▶ _Passage given_
The principal features of the new 147-page legislation imposing additional sanctions against Iran and Syria are as follows:  

  • Within 60 days of the legislation’s enactment, the President must subject foreign affiliates owned or controlled by a U.S. company to the same prohibitions as their U.S. parent and subject their U.S. parent to civil penalties for its foreign affiliate’s impermissible transactions with Iran. The legislation would allow a U.S. company to avoid penalties if it divests or terminates its business with the foreign affiliate within 180 days of enactment.

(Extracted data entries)

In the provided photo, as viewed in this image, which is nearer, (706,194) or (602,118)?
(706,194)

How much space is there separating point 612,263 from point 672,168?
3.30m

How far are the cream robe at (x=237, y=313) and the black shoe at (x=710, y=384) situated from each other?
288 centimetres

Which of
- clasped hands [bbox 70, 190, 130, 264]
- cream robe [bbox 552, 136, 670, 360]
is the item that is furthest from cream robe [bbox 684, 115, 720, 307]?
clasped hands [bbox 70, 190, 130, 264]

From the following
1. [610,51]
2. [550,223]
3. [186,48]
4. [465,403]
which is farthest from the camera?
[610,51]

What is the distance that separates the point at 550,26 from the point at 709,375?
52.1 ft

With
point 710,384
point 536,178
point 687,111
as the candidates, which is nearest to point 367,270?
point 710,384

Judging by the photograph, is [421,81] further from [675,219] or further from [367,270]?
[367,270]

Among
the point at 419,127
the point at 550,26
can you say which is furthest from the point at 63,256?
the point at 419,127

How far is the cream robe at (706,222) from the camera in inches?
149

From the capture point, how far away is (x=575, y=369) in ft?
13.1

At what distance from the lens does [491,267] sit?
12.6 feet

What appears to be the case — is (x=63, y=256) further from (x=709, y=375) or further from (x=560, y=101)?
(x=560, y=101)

▶ _Objectives_
1. Output the records in the stretch from the line containing "From the capture" through the end of the records as a two-column CSV with the columns "input" and "output". Each record gets one row, with each field quoted and any line breaks replaced by spaces.
2. Write what comes next in the summary of the Iran and Syria sanctions legislation, starting after its last sentence.
The records have nothing to do with the text.

▶ _Answers to the problems_
1.
input,output
"From the capture point, how far away is (x=575, y=369) in ft?","13.1"
"At what distance from the lens does [491,267] sit?","12.6 feet"
"What appears to be the case — is (x=63, y=256) further from (x=709, y=375) or further from (x=560, y=101)?","(x=560, y=101)"

2.
  • The Securities Exchange Act is amended to require any company trading on U.S. exchanges to disclose certain activities it or its affiliates “knowingly” conducted that involve specific provisions of the Iran Sanctions Act (“ISA”), the Comprehensive Iran Sanctions, Accountability and Divestment Act (“CISADA”) and several executive orders. The activities include dealings in Iran’s energy sector and development of weapons of mass destruction and dealings with the Revolutionary Guard Corps and persons whose property and interests in property are blocked pursuant to enumerated executive orders. Disclosure is required to the SEC in regular reports due 180 days after the legislation’s enactment. The President is also required to investigate activity disclosed to the SEC and determine whether sanctions should be imposed.  
  • CISADA is amended to extend certain sanctions under CISADA to affiliates and agents of persons sanctioned by UN Security Council Resolutions. This extension of sanctions increases the number of persons with whom foreign financial institutions may not deal under CISADA and, therefore, possibly increasing the number of foreign financial institutions whose U.S. accounts may be restricted.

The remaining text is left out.